A Inspecção Geral da Administração do Estado (IGAE), no Moxico, poderá investigar alegadas irregularidades ocorridas na atribuição das 450 casas da Urbanização “4 de Fevereiro”, no Luena, destinadas às famílias em zonas de riscos.

A pretensão da IGAE resulta das denúncias  da população feitas por via das redes sociais, em que acusam a Administração Municipal do Moxico (sede) de ter preterido do processo os moradores do bairro Zorró, Aço e Kwenha, que perderam casas nas margens das ravinas, tendo sido cadastrados para o realojamento.

Em declarações hoje à ANGOP, sobre as denúncias da população, o delegado provincial da IGAE, José Amândio, assegurou que havendo denúncias de cidadãos preteridos dos imóveis, a instituição poderá despoletar um processo para apurar a legalidade do processo de distribuição.

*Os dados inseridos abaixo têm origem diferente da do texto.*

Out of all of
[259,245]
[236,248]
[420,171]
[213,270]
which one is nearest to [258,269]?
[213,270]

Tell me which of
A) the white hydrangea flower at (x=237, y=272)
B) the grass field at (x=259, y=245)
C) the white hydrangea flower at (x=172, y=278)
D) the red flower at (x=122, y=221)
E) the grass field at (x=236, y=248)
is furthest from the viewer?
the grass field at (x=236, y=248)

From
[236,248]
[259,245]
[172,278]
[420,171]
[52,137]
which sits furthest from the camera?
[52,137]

Sobre o assunto, o administrador-adjunto do município do Moxico para a Área Técnica, Aquino Calala, que falava à imprensa, recentemente, confirmou que, inicialmente as residências foram projectadas para beneficiarem as famílias que habitam em zonas de risco.

Disse que após a conclusão das obras, o Governo Provincial do Moxico solicitou ao Ministério da Construção e Obras Públicas com vista a comercialização das residências, tendo em conta que as mesmas se enquadram na tipologia da classe média.

Sem esclarecer os critérios usados na atribuição, admitiu que os imóveis foram adjudicados a pessoas seleccionadas por uma comissão composta por técnicos da Administração Municipal do Moxico e dos Serviços de Protecção Civil e Bombeiros (SPCB).

Quanto aos moradores que residem em zonas de risco, sem quantificar, disse que algumas, residentes nos bairros Aço e Kwenha, foram contempladas com as habitações.